## Goal of the exercise:
Return the lines of the listing below exactly as they appear, beginning at the one with "Plitvice, 2004 ősz 18" and stopping after the one with "Wiggle It Funny Turkey Tile Coaster"; do not include pictures.

## Excerpted records:
=-=-=
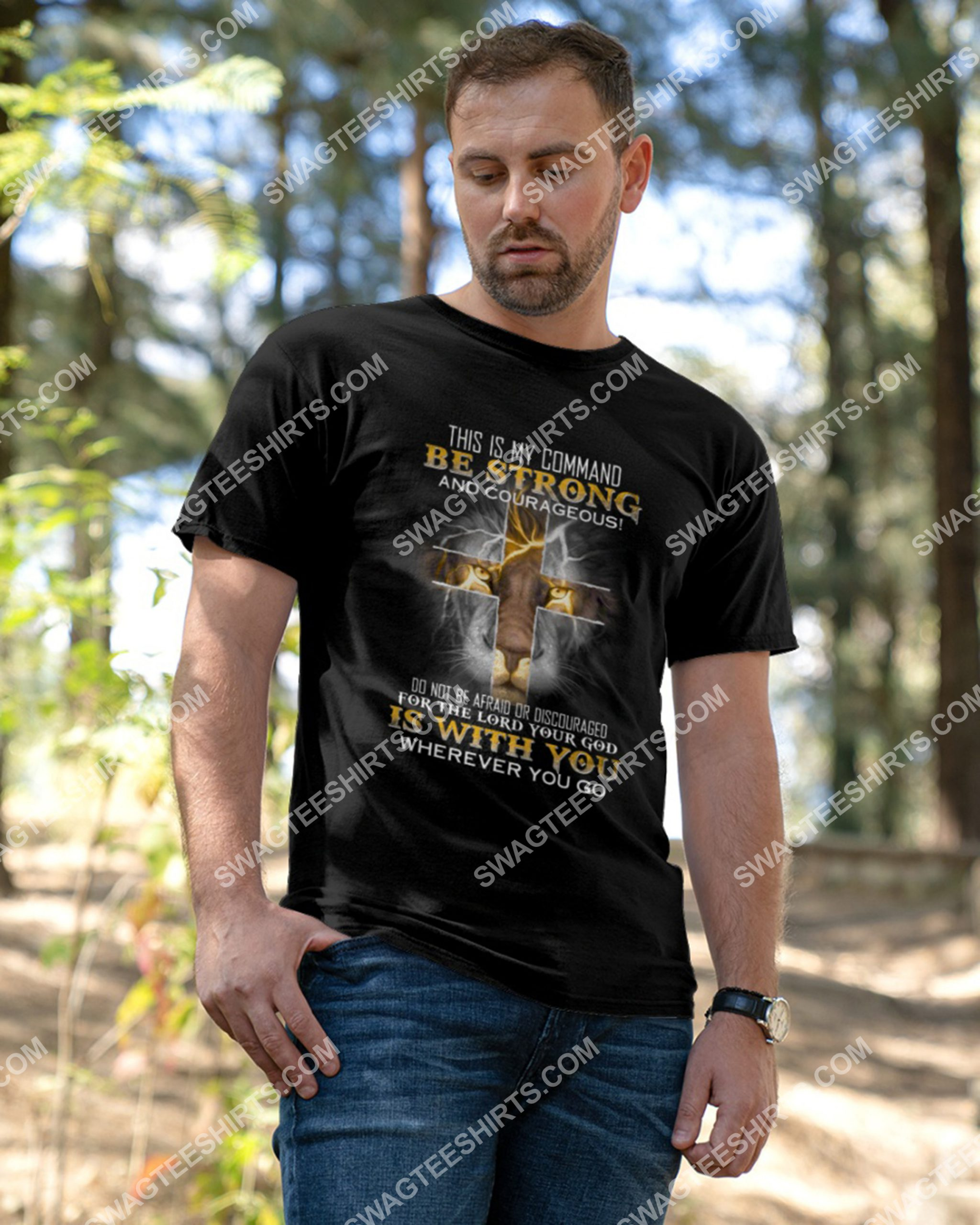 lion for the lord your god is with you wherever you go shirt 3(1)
=-=-=
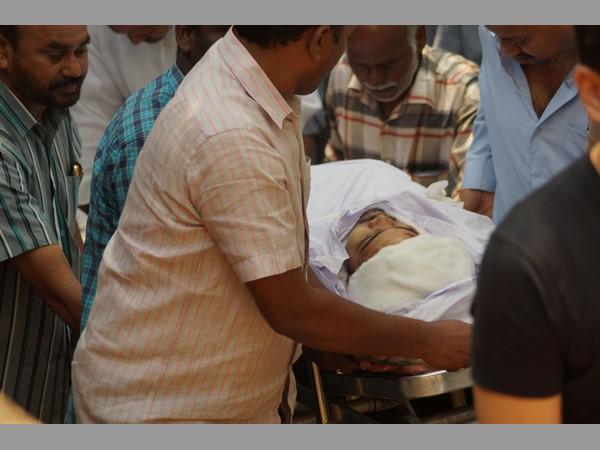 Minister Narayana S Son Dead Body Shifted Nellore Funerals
=-=-=
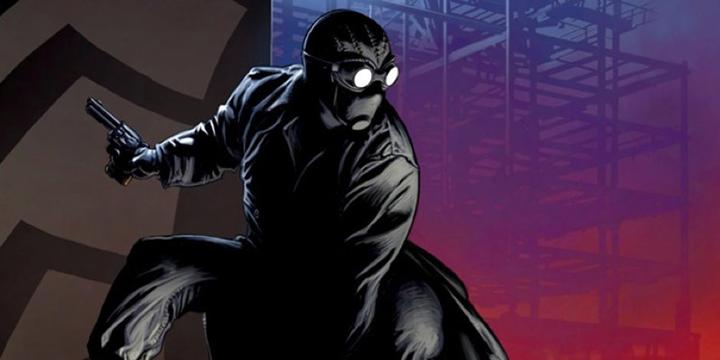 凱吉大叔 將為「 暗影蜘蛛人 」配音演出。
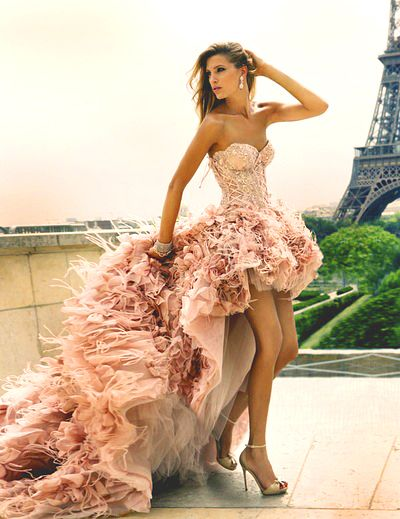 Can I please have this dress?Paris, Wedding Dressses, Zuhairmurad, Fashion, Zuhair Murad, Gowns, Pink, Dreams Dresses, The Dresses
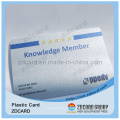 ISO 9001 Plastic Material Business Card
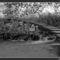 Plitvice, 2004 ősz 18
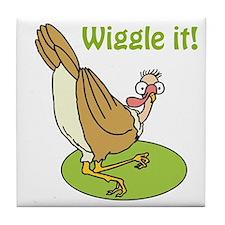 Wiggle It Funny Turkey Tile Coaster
=-=-=
## Written answer:
 Plitvice, 2004 ősz 18
 Wiggle It Funny Turkey Tile Coaster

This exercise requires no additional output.